» Passage for review
....
AsianScientist (Dec. 11, 2019) – Turning bacteria into protein factories just got easier using a platform developed by researchers in China and the US. They published their work in the journal Nature Chemical Biology.
Bacteria are a common host for producing diverse biologics—drugs derived from living organisms. The synthesis of recombinant proteins using bacterial hosts entails multiple steps, including culturing, disruption and subsequent isolation and purification of the desired product.
For industrial operations, each step requires a sophisticated and delicate infrastructure to ensure efficiency and product quality. This process is critical for producing molecules in large amounts, but is not flexible or economically suited for small-scale production or characterization of diverse biologics.
In the present study, a team of scientists led by Professor You Lingchong of Duke University, US, and Associate Professor Dai Zhuojun of the Shenzhen Institutes of Advanced Technology, China, have developing a cell-material feedback platform that facilitates versatile production of biologics along with analysis and purification of diverse proteins and protein complexes.
“The core of our technology is a microbial swarmbot that consists of a stimulus-sensitive polymeric microcapsule encapsulating engineered bacteria. By sensing confinement, the bacteria undergo programmed partial lysis at high local density,” said Dai. “Furthermore, the encapsulating material shrinks in response to the changing chemical environment caused by cell growth, thus squeezing out the protein products released from bacterial lysis.”
This platform is then integrated with downstream modules to enable quantification of enzymatic kinetics, purification of diverse proteins, quantitative control of protein interactions and assembly of functional protein complexes and multi-enzyme metabolic pathways.
....
(Dataset excerpts)
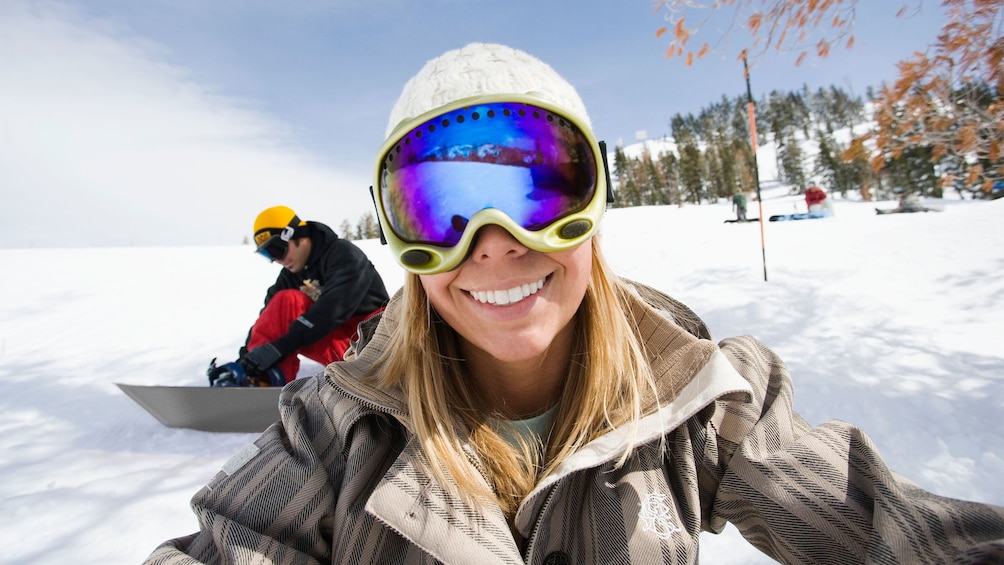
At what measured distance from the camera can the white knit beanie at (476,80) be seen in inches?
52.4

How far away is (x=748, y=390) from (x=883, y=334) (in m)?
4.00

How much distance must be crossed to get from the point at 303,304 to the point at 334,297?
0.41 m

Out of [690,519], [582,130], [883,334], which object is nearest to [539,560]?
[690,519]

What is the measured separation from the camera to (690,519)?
....
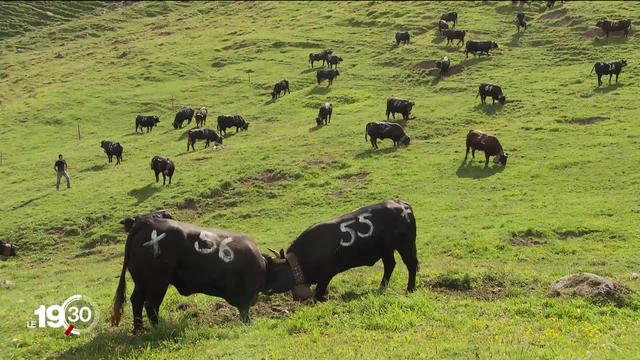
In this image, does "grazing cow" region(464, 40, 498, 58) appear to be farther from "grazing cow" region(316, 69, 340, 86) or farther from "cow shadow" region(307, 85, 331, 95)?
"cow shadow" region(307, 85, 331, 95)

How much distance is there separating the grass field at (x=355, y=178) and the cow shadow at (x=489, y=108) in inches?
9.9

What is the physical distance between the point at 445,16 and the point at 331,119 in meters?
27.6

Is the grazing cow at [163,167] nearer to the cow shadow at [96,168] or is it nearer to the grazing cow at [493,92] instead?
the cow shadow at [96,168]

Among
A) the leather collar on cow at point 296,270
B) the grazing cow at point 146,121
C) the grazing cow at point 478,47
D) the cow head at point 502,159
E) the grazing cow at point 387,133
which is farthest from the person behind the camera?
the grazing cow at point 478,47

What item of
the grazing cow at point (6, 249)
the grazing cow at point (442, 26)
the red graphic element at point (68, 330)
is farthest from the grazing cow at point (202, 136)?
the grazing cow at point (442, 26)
....
» Directions
In the article about turning bacteria into protein factories, which journal published the researchers' work?

» Exercise response
Nature Chemical Biology